L'élargissement du droit d'ester en justice en lieu et place de la victime en cas de diffamation pour une association départementale des maires régulièrement déclarée, affiliée à l'Association des maires de France, doit être supprimé. En effet, la diffamation est un délit spécifique, largement lié au sentiment d'atteinte à l'honneur propre à chaque individu. Autant il paraît souhaitable de voir une association sérieuse venir à l'appui d'une victime, autant il ne serait pas sain de lui permettre de se substituer à cette même victime dans une affaire de délit de presse. Enfin, les exceptions à la règle « nul ne plaide en France par procureur » ne se conçoivent que dans les cas où, pour des raisons de fait, la victime ne peut exercer elle-même ses droits.
Un autre point auquel s'est opposé le Sénat est la tentative de suppression de la collégialité des juges d'instruction, à l'article 65 octies. Le Gouvernement, arguant de la prochaine réforme de l'instruction et de la suppression du juge d'instruction, a déposé un amendement au Sénat supprimant la réforme introduite par la loi du 5 mars 2007 relative au renforcement de l'équilibre de la procédure pénale. Il souhaitait maintenir les pôles de l'instruction sans garantir la collégialité et supprimer les postes de juge d'instruction dans tous les tribunaux qui ne disposaient pas de pôle.
Le Sénat a seulement accepté un report de l'entrée en vigueur de la loi de 2007, en attendant l'hypothétique réforme.
Cet article maintient les risques apparus lors de l'affaire d'Outreau.
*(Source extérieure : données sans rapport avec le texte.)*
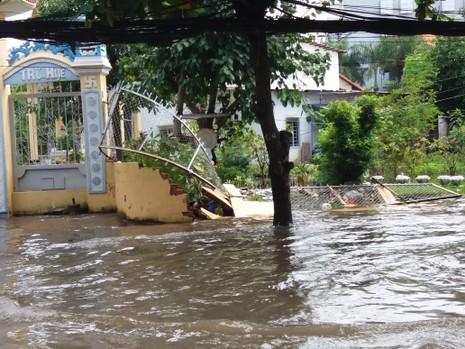Sáng nay nhiều đoạn đường ở Thảo Điền vẫn ngập sâu - ảnh 3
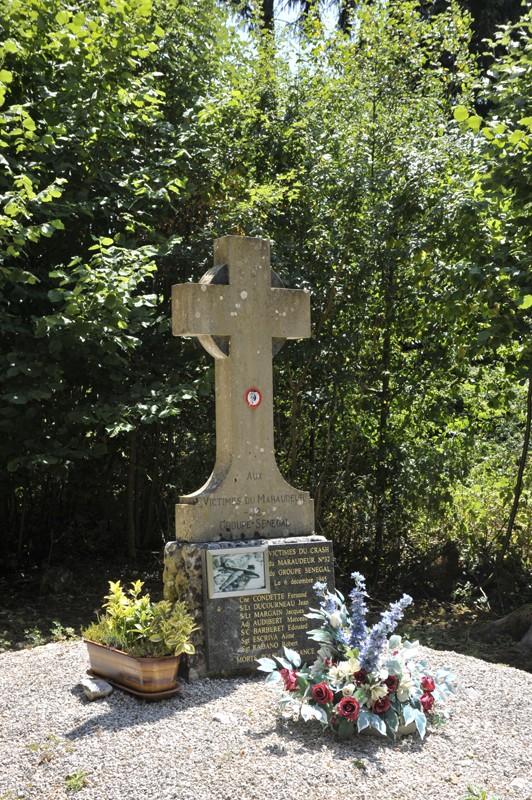 La stèle du B26 de l'oncle de ma mère Juille12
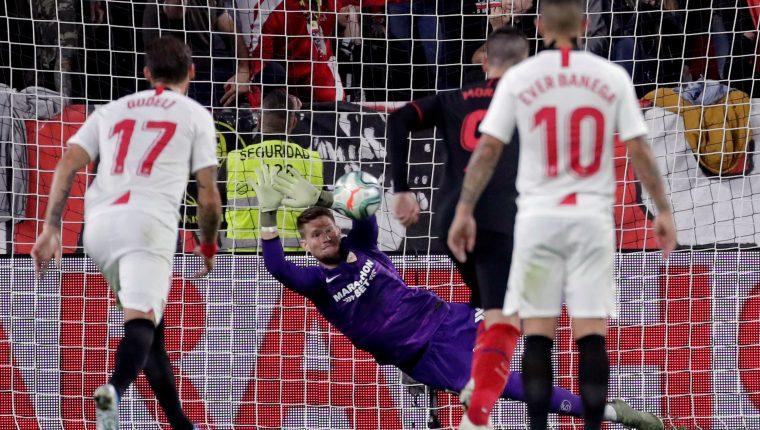 El portero checo del Sevilla FC Tomás Vaclik (c) detiene el penalti lanzado por Diego Costa, del Atlético de Madrid. (Foto Prensa Libre: EFE)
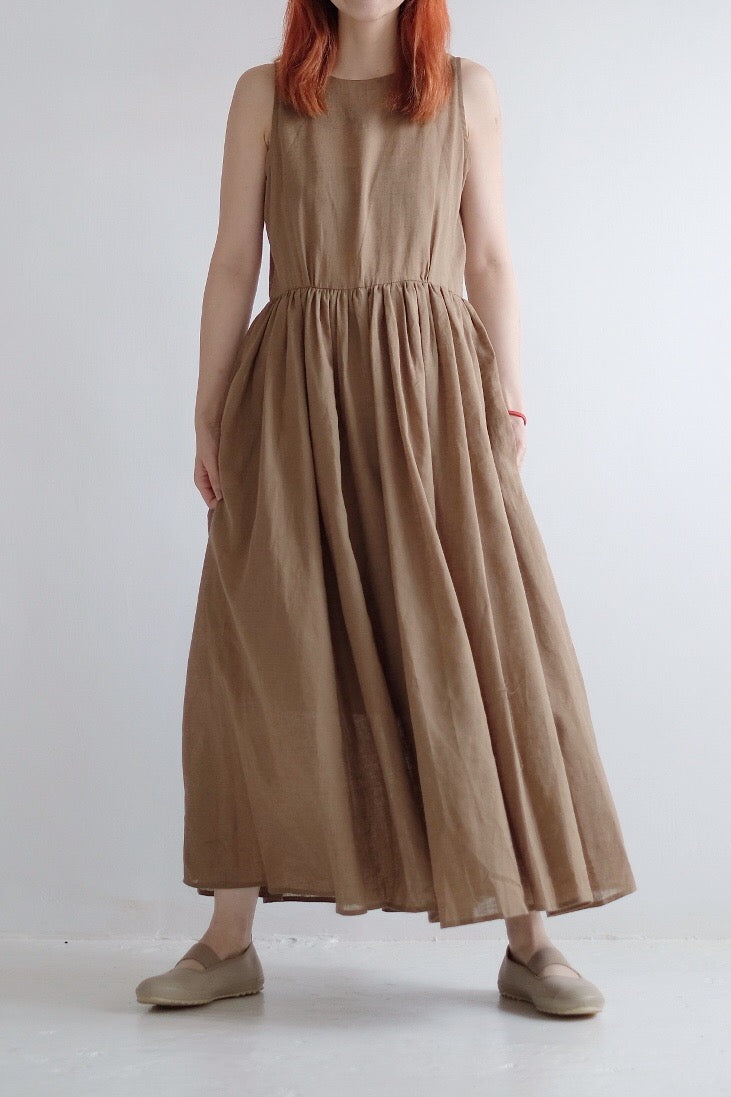 LINEN GATHERED SLEEVELESS DRESS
Il doit être écarté.
Mon collègue Dominique Raimbourg, dans la défense de son exception d'irrecevabilité, a suffisamment développé tous les autres aspects justifiant, à la seule lecture des dispositions touchant à la réforme de la procédure pénale, le rejet de cette proposition de loi.
Au terme de la seconde lecture d'un texte dit de simplification et de clarification du droit et d'allégement des procédures, objet que chacun dans cet hémicycle s'accorde à reconnaître comme constamment nécessaire pour redonner confiance à nos concitoyens dans leur justice, que constatons-nous ?
Depuis bientôt deux ans que vous nous proposez d'y travailler, le Gouvernement a successivement supprimé les tribunaux sans concertation, annoncé la suppression du juge d'instruction sans préalable, supprimé la profession d'avoué avant même de réfléchir à l'organisation de la procédure judiciaire, laissant 2 000 salariés sans avenir professionnel et toujours dans l'expectative.
Il a pourtant commandé plusieurs rapports sur de nombreux sujets touchant à notre justice : rapports Guinchard, Varinard, Lamanda, Léger, Darrois, Coulon – et j'en oublie –, autant de documents de travail précieux au travail législatif !
Mais on préfère distiller certaines réformes au nom de la simplification du droit, alors même que ce sont des textes de lois fondateurs que nous attendons : loi sur l'organisation judiciaire, loi sur la procédure judiciaire et la procédure pénale, loi sur l'accès au droit et les professionnels du droit.
C'est bien à une dérive de la procédure législative que nous assistons, au nom de la simplification, avant même que le droit d'amendement ne soit définitivement limité et encadré.